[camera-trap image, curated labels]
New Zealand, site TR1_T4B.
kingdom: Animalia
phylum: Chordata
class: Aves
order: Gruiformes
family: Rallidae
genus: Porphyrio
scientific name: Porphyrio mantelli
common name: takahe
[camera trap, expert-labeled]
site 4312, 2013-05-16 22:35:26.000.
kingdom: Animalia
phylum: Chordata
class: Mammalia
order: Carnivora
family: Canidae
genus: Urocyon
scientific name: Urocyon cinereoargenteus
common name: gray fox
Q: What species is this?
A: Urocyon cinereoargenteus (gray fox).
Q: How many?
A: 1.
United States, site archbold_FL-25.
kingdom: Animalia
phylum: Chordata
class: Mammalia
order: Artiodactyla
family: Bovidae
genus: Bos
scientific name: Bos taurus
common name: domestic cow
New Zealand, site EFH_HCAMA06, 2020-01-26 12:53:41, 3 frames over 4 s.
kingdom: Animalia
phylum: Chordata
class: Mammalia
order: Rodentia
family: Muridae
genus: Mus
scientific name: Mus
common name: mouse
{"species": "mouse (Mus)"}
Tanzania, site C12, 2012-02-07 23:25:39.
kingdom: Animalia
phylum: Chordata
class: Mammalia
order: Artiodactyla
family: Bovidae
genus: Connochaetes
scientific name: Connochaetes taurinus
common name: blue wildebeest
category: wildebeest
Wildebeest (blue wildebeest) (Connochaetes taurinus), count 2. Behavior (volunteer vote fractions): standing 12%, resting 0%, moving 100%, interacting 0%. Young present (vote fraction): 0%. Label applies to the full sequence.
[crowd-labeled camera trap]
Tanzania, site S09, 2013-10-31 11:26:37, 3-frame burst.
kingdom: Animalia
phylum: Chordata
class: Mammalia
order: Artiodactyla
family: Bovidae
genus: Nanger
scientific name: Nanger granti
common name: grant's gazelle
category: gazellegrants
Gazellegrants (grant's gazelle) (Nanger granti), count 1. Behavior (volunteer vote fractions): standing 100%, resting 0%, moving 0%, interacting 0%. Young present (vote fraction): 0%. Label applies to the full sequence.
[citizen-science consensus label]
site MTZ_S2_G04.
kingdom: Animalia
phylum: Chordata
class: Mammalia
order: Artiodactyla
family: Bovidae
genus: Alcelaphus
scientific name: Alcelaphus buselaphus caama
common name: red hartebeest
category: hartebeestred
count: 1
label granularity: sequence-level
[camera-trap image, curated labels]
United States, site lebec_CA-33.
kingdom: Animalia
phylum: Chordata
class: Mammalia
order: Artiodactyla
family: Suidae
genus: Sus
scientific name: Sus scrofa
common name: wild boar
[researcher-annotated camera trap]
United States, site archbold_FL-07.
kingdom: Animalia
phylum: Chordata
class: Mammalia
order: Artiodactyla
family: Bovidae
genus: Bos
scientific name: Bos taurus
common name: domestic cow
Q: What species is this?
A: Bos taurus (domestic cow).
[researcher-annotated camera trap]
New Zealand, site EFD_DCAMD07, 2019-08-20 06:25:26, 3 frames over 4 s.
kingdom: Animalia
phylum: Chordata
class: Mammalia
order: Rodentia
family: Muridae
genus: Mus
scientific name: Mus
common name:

::::

What to work on
Everything above from the line containing "class: Aves" through the line containing "family: Canidae" must be copied exactly. Nothing outside that range belongs in the answer.

Solution for this problem
class: Aves
order: Gruiformes
family: Rallidae
genus: Porphyrio
scientific name: Porphyrio mantelli
common name: takahe
[camera trap, expert-labeled]
site 4312, 2013-05-16 22:35:26.000.
kingdom: Animalia
phylum: Chordata
class: Mammalia
order: Carnivora
family: Canidae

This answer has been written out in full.